The Need for Due Diligence and Financial Statement Analysis – The Bank of America-Merrill Lynch Case
DOI:
https://doi.org/10.33423/jaf.v23i1.5829Keywords:
accounting, finance, due diligence, mergers and acquisitions, financial statement analysisAbstract
Mr. Ken Lewis, Chief Executive of Bank of America (BOA), was harshly questioned regarding BOA’s acquisition of Merrill Lynch. This was driven by an earnings release on January 16, 2009 indicating Bank of America had massive losses for the 4th quarter of 2008 due to the Merrill Lynch acquisition. Bank of America’s stock fell to $7.18, its lowest level in 17 years following the release of the earnings announcement. Complicating the matter was that the market capitalization of Bank of America, including Merrill Lynch, was just $45 billion, and Bank of American had offered $50 billion to acquire Merrill.

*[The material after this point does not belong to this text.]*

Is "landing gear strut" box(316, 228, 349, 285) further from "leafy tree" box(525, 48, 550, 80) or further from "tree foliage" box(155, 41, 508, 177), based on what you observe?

These events led both insiders and outsiders to question the acquisition. What due diligence should have been completed and were there were relevant accounting policies and valuation issues of concern? In this case, students are placed in a decision-making role to provide a financial analysis considering different options and assessing the benefits and detriments of the acquisition. It provides students an opportunity to apply acquisition principles in a real-life setting.